Tesco Bank became the latest banking operation to suffer a technical failure after its 5.6 million customers were temporarily blocked on Tuesday from accessing their accounts online or via mobile phone.
In a statement, Tesco Bank said: “We apologise to customers who were unable to access online and mobile banking earlier today. These services are now working as normal and we would like to thank customers for their patience”.
It said serviceshad been unavailable for a four hour period from 10.30am to 2.30pm. It declined to say if the problem was caused by internal hardware issues or a malicious attack.
In 2016, the bank admitted that 40,000 customers had been affected by an online heist when money was stolen from half the number of accounts targeted. At the time, the bank suspended some banking activities to protect customers from “online criminal activity”.
Customers of Tesco Bank were able to use debit and credit cards as usual, but could not view their accounts online. The bank said: “Customers can access their accounts as normal by contacting our customer service centres.”
Tesco Bank, opened in 1997 to sell insurance products, launched into current account banking in 2014. It has £9.2bn in customer deposits and has lent £11.5bn.

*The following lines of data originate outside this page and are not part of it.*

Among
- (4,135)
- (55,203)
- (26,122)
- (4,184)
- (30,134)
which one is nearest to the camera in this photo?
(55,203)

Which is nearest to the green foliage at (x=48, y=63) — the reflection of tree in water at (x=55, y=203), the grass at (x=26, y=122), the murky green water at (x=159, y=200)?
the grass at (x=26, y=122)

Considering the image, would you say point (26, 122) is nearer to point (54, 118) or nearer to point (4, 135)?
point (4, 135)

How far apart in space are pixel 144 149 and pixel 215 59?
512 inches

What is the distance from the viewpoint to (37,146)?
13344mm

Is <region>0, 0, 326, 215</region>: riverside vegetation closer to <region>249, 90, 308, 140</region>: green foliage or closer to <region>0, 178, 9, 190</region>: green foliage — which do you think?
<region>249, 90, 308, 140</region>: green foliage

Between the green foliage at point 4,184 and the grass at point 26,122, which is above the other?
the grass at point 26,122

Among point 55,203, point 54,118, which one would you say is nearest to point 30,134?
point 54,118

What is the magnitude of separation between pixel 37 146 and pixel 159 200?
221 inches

The service outage at Tesco came just days after Visa payments failed across the UK and Europe, sparking chaos in shops and transport systems.

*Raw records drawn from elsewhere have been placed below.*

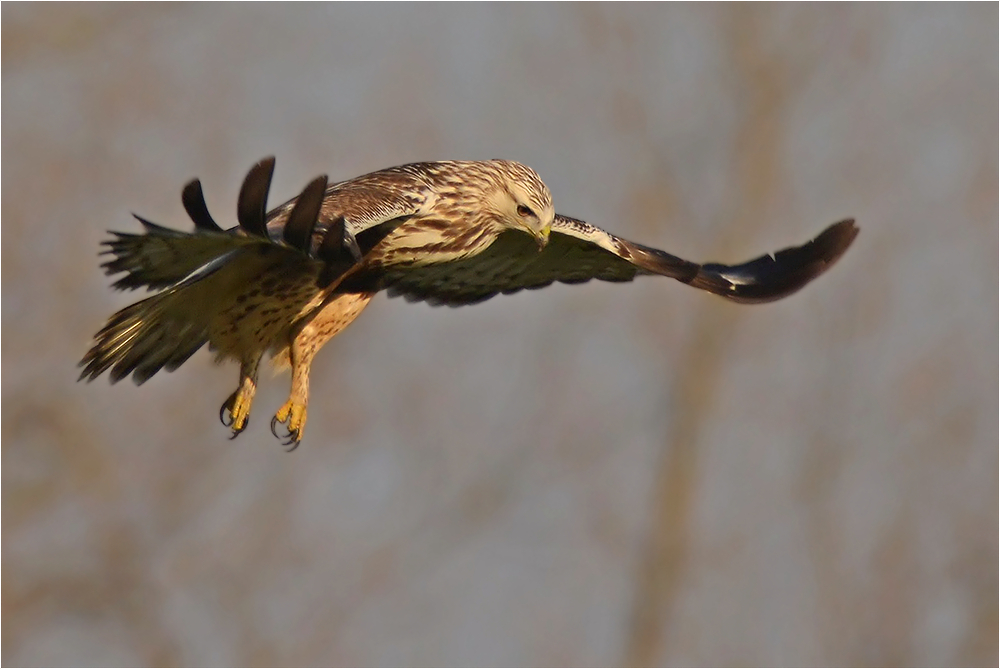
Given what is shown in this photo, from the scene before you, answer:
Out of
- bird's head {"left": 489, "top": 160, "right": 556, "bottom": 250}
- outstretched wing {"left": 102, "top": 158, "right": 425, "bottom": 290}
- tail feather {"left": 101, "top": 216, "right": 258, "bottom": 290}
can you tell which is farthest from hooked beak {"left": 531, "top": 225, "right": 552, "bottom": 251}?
tail feather {"left": 101, "top": 216, "right": 258, "bottom": 290}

I have had it with banks, forever not working. #TSB and now #TescoBank 🙄🙄🙄🙄🙄
— MumBoss4 (@Jaynex4MacD) June 5, 2018
A cross-party group of MPs on Tuesday demanded an explanation from Visa about what caused the problem.
Nicky Morgan, the chair of the Treasury select committee, has written to Charlotte Hogg, the chief executive for Europe at Visa, about her handling of the failure and to find out what went wrong on 1 June.